Ya llevo cuatro ciclos con mi copa menstrual. La adoro. Mi vida no sería igual sin ella. Hace unos días la andaba trayendo en la cartera, a la espera de que me llegara la regla. Por primera vez la había sacado de la casa sin estar dentro de mí y me di cuenta de los peligros que corre nuestra relación. ¿Y si me robaban el bolso? Hubiese sido el fin de mi adorado artilugio. Habría terminado en la basura, luego de que el ladrón pasara horas adivinando para qué servía. El horror.
Mientras caminaba con la cartera bien firme, me acordé de nuestro primer día juntas. Era el último día en Nueva York por un viaje de la Universidad. La encontré en un supermercado Whole Foods. Era la única caja que quedaba entre toallitas de género y pulseras anticonceptivas (Qué chucha, pensé, esto es la panacea. Después me di cuenta que no es nada más que un calendario menstrual con mostacillas. Muy del Opus Dei). Cuando llegué al hotel se la mostré a una amiga. “Es enorme”, me respondió, como muchas otras personas que la han visto. Pura hipocresía, digo yo.
Después di un salto de unas cuantas semanas al día de la verdad. Al fin podía ocuparla. Los días anteriores visité algunos sitios web con instrucciones y consejos para utilizarla. Muchas cibernautas contaban su primera vez con la copa, así que más o menos sabía lo que iba a pasar. Para insertarla hay que dobarla, una vez en la vagina, se abre y se sella contra las paredes. Ponerla no era difícil, me costó un poco más sentir si se había abierto o si estaba derecha. Salté y bailé completamente sola en el baño, para ver si se sentía algo. Lo único que me molestaba era el mango para extraerla. Claro, había olvidado que las instrucciones aconsejaban cortarlo para que no molestara.
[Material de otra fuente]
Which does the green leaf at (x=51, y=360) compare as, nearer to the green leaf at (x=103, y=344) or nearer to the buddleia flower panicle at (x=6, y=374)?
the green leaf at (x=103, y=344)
Ya, ningún problema. La saco y lo corto. Pero no salía. Todo lo contrario, mientras tiraba, más se aferraba a mi chocha como una ventosa. Puta la hueá, pensé. Voy a tener que ir al consultorio así. Con los calzones abajo y una copa de silicona en la vagina. Que es para la regla, tendría que explicar. Y me sacarían fotos. Y cada vez llegarían más doctores y enfermeras por el puro morbo. Podría ser peor, pensé. Con una salchicha congelada, con una botella de Cocacola, con la pierna de una Barbie. En fin. La humillación de otros me tranquilizó. Apenas me relajé sentí un cambio de presión en mi cosita (que a estas altura estaba toda pellizcada, en ningún lugar decían que había que cortarse las uñas antes). La copa salió como si nada. Corté el manguito y listo (nota a parte es la siguiente extracción, cuando no encontraba el palito en ningún lado).
Mi copa menstrual es genial. Se acabaron los días del algodon blanqueado, la resequedad y las fibras que no se van. Qué pena que no lleguen a Chile, es la mejor alternativa a todos los otros productos que sirven una vez al mes y hacen daño los siguientes 100 años.

Julio 25, 2008 at 8:46 pm
jajaja mori imaginandote bailando en el baño!
nunca en mis 4 meses de estadia vi esto en el supermercado de gringolandia..
10 años te dura! notable.. quizas cuando vuelva me haga consumidora, a no ser que me inyecte esa custion que te la corta por 2 años..
camila creo que alguna vez me mostraste este blog tuyo.. pero no lo habia pescado.. lo voy a empezar a leer.. me encanta como escribes! muchos besos.. se acerca tu cumpleaños pequeña saltamontes!
Agosto 10, 2008 at 4:00 pm
Me la acabo de comprar y es maravillosa!!! Como puede serque los ginecologos nos la recomienden?. Todos deberian conocerla y poder adquirirla, es comoda, facil de usa e higienica. Nada de manchas, nada de olores, nada de calcular cuanto falta para tener que cambiarte, nada de tampones que se mueven!! ays.. que artilugio mas bueno este la verdad.